====== SOURCE MATERIAL

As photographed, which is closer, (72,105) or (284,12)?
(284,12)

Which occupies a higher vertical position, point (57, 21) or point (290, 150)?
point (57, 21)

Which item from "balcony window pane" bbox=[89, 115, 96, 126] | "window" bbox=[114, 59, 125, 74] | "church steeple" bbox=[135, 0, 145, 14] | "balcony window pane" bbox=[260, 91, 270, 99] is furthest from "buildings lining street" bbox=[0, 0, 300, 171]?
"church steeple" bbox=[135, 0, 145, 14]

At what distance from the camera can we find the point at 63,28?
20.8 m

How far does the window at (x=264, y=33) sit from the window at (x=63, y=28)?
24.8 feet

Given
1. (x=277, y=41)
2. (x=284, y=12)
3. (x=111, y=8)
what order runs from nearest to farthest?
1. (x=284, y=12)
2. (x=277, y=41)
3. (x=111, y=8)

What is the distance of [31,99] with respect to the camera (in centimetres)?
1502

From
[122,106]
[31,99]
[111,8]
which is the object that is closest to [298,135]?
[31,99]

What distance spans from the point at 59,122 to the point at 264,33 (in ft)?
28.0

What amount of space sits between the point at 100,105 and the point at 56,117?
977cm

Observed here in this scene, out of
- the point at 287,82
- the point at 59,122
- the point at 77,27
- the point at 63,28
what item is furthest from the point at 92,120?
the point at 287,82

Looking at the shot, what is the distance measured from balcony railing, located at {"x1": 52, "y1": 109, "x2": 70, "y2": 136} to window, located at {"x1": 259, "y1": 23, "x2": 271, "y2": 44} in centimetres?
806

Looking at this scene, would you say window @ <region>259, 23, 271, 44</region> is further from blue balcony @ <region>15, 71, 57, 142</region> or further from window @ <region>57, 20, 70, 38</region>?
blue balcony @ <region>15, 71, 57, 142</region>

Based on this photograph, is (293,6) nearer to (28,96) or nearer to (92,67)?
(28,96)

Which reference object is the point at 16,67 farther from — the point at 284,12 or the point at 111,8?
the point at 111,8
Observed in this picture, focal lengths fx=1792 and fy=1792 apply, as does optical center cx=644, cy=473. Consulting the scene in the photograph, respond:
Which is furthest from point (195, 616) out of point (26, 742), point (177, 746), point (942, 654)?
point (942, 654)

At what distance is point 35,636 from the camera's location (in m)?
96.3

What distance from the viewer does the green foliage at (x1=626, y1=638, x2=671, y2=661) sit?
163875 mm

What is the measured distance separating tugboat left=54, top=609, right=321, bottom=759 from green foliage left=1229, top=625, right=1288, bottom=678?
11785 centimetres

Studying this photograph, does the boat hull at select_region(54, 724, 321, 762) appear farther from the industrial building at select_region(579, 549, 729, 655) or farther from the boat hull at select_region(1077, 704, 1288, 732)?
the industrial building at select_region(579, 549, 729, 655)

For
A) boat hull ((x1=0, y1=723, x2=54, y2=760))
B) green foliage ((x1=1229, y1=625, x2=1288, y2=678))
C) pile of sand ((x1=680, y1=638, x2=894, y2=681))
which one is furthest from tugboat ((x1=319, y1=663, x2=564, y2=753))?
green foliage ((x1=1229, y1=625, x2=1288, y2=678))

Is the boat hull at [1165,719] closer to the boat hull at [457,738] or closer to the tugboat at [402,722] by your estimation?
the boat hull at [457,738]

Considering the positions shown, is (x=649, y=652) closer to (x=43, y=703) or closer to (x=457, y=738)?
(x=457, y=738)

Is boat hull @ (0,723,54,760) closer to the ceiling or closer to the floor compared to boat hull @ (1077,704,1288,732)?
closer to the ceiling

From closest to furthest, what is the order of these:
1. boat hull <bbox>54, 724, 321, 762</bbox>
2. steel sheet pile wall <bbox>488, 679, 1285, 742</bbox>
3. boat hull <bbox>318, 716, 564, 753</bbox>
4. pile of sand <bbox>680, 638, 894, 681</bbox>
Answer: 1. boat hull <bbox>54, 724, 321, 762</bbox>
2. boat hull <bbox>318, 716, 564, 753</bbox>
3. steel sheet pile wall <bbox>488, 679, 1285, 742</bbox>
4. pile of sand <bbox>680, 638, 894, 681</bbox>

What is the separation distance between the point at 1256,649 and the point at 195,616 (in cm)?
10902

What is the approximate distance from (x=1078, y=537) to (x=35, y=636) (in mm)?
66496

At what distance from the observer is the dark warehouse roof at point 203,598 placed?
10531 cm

============

Reproduce the lines in the entries above word for word, beginning with the line that contains "From closest to" and continuing through the line that contains "2. boat hull <bbox>318, 716, 564, 753</bbox>", with both of those lines included.

(WRITTEN ANSWER):
From closest to furthest, what is the order of these:
1. boat hull <bbox>54, 724, 321, 762</bbox>
2. steel sheet pile wall <bbox>488, 679, 1285, 742</bbox>
3. boat hull <bbox>318, 716, 564, 753</bbox>
4. pile of sand <bbox>680, 638, 894, 681</bbox>
Answer: 1. boat hull <bbox>54, 724, 321, 762</bbox>
2. boat hull <bbox>318, 716, 564, 753</bbox>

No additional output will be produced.